私の小説は全て1960年代後半から80年代初めに書かれたものなので、
最も近いものでも25年前の作品となる。私の作品にも近未来を扱ったもの
は少なくなく、2001年宇宙のオデッセイのような時代錯誤があるかと思った
のだが、読み返してみると案外少なく、最も気になったのはコンピュータのメ
モリーがバンチテープで保存されるというところだ。これは「首狩り」と「カルブ
爆撃隊」に登場する。それでも抜け目がないというか、ラッキーというべきか、
それをコンピュータのメモリーとはどこにも書いていない。

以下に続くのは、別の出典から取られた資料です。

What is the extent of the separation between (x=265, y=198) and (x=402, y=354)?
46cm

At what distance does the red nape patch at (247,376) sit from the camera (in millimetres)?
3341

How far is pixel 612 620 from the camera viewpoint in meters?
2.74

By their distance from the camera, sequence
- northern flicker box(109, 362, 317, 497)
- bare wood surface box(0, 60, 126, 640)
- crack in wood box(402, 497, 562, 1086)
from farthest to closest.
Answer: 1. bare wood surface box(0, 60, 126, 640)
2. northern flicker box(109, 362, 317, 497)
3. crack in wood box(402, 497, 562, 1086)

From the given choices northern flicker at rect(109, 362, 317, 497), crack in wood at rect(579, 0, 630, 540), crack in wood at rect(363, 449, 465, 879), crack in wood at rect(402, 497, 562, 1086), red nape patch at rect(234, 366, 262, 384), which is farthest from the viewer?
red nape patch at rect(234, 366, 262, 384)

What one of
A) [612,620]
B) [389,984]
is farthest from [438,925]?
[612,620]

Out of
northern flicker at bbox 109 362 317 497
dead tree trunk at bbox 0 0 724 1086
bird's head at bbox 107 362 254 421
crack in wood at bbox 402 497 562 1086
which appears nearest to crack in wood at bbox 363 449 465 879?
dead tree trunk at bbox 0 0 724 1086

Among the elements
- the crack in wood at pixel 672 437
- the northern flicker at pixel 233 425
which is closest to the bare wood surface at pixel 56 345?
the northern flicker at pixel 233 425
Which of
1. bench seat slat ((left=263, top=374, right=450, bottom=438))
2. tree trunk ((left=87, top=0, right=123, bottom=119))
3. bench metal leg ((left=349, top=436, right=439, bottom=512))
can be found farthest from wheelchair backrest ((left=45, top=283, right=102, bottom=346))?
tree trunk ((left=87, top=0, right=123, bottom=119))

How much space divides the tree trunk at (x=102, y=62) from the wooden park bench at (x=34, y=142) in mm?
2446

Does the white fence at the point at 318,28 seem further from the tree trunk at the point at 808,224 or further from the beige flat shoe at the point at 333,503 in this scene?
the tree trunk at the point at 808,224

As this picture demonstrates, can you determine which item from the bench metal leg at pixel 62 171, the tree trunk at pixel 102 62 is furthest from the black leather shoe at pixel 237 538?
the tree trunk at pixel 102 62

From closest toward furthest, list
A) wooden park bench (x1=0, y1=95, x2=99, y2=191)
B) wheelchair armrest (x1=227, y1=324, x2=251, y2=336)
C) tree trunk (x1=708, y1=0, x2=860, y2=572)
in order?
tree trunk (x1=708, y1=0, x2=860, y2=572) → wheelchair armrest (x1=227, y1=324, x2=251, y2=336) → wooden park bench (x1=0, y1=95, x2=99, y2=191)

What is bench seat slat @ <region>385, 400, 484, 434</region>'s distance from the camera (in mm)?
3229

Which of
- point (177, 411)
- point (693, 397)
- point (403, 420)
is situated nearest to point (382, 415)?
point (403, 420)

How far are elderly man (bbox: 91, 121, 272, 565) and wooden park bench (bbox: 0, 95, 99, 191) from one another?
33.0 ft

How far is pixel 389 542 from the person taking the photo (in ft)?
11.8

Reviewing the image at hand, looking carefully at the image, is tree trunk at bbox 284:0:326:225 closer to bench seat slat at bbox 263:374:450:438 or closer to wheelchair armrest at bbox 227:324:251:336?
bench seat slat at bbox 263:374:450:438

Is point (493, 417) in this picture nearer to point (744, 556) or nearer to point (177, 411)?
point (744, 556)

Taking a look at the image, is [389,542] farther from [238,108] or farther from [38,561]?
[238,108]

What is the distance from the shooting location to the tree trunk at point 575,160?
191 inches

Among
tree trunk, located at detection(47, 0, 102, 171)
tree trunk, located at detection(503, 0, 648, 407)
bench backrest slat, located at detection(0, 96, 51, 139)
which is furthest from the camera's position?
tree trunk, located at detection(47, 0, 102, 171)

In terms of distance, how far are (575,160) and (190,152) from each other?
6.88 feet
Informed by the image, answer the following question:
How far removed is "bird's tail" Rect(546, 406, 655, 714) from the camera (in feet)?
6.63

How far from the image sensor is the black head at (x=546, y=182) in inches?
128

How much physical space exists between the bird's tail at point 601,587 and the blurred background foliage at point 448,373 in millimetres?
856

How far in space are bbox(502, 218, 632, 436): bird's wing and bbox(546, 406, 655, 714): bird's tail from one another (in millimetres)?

今はもうパンチテー
プが存在したことも忘れられているので、何となく異様なテープが機械から出
てくるだけというようにも読める。「X電車で行こう」の電化区間の一筆書き路
線などは今となれば貴重な資料ですらある。何よりも未来に何の発展もなく、
ただ終末を迎えていくだけという考え方が一貫しているのは今の時代にぴった
りで、それを悲壮とも残念とも考えないあり方はむしろ今でこそ誰にでも受け
入れられるようになったものともいえよう。どのみち30年も前の作品に手を
加えることは許されないとも思うが、ほとんどその面では案ずるところもない
ようだ。むしろ気になるのは送り仮名とか、外国語の仮名表記とか、ほとんど
使われなくなった言葉などで、それらは気になっても統一の難しいものとも
思う。およそ半分位の作品を読み返したが、ま、いいだろうという感じだ。